Damit haben wir einerseits den Ärzten und Krankenhäusern Unterstützung auf dem Weg in die digitale Zukunft gegeben. Und anderseits gezeigt: Es funktioniert, wenn man im Kreis der Partner einig ist. Ich bin mir sicher, unser Positivbeispiel hat die Entwicklungen wesentlich mit beschleunigt. Sowohl bei anderen Krankenkassen als auch bei der Bundespolitik, die erkannt hat: Wir müssen hier aktiver werden. Das hat letztlich auch einen Anstoß zur Entwicklung der elektronischen Patientenakte gegeben.

Viele Versicherte fragen sich, ob Ihre Gesundheitsdaten in der ePA wirklich sicher sind. Wie stellen wir sicher, dass die Daten unangetastet bleiben?

Schwartze: Wir entwickeln "AOK Mein Leben" nach gesetzlichen Vorgaben, die von Sicherheits-Experten wie der gematik und dem Bundesamt für Sicherheit in der Informationstechnik stammen. Da es sich um Gesundheitsdaten handelt, gelten hier die höchsten Sicherheitsmaßstäbe, die auch für kritische Infrastruktur gelten. Und in einem Zulassungsverfahren müssen wir auch belegen, dass wir alle Kriterien erfüllen.

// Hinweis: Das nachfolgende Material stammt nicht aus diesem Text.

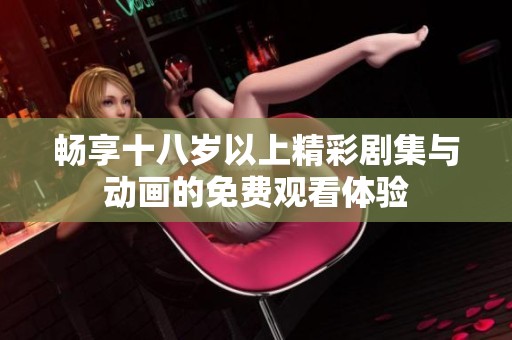 暢享十八歲以上精彩劇集與動畫的免費(fèi)觀看體驗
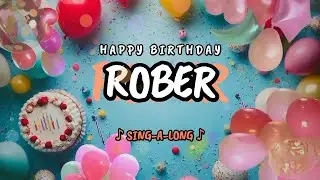 Happy Birthday to you Rober 🎉 Custom Name Song - 🎵 Sing-a-long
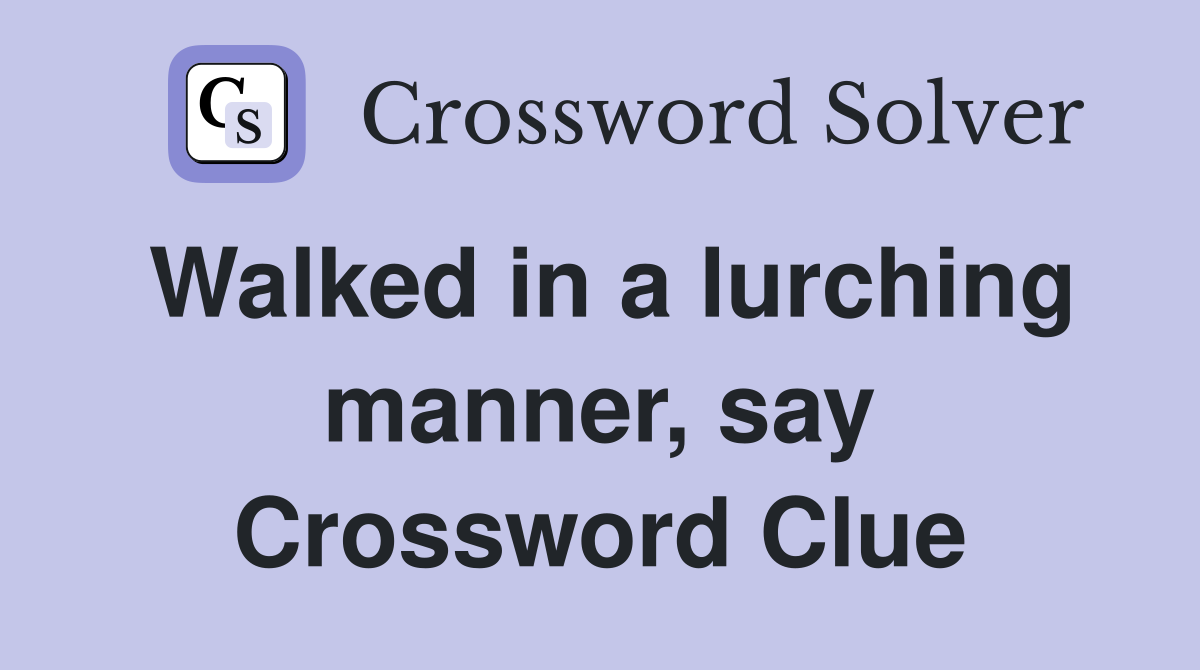 Walked in a lurching manner, say Crossword Clue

Rydzewski: Unsere Versicherten können sicher sein, dass die AOK Nordost vor der Einführung eines derartigen Produktes umfangreiche Tests mit internen und externen Spezialisten durchführt, sodass wir nach heutigem Stand bestens vorbereitet sind. Und auch, wenn sie "AOK Mein Leben" freischalten wollen, gelten hohe Sicherheitsmaßstäbe – sie müssen persönlich oder per Video-Ident-Verfahren nachweisen, dass sie es wirklich selbst sind.

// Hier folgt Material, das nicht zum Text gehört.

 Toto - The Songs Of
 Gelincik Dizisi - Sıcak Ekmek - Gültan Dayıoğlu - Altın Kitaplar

Blicken wir in die Zukunft: Was soll "AOK Mein Leben" künftig noch alles können?

Schwartze: Versicherte der AOK werden über die Basis-Version der ePA hinaus einen Überblick über die verordneten Medikamente erhalten und dieses Medikationsdossier auch mit Angaben zu selbstgekauften Medikamenten ergänzen können. Auch im Notfalldatensatz können Versicherte mehr Angaben machen als gesetzlich vorgeschrieben ist. Künftig wird "AOK Mein Leben" auch noch mehr ermöglichen, zum Beispiel einen digitalen Mutterschaftspass oder einen digitalen Impfpass, damit Versicherte ihre relevanten Gesundheitsdaten nie mehr suchen müssen. Zudem arbeiten wir daran, zusätzliche Funktionen für unsere Versicherten zu integrieren.

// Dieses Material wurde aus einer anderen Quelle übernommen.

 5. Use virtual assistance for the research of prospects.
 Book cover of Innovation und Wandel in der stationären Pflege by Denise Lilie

Rydzewski: Das Beispiel anderer digitalen Anwendungen zeigt: Man setzt sich dann am Markt durch, wenn man ausreichend Nutzer hat. Dafür müssen wir einerseits unseren Versicherten den Nutzen von "AOK Mein Leben" aktiv näherbringen und anderseits in einen Dialog mit den Leistungserbringern eintreten. Wir wollen zum Beispiel über unsere Arztberater dafür sorgen, dass auf Seiten der Ärzte Vorbehalte abgebaut werden. Denn wenn der Arzt in seiner Praxis oder im Krankenhaus nicht für die ePA brennt, dann wird er sie auch seinen Patienten nicht anbieten. Meine Zielsetzung für die nächsten Monate ist deshalb vor allem, die ePA gut zum Laufen zu bringen und möglichst viele Versicherte und Leistungserbringer für die Nutzung zu gewinnen.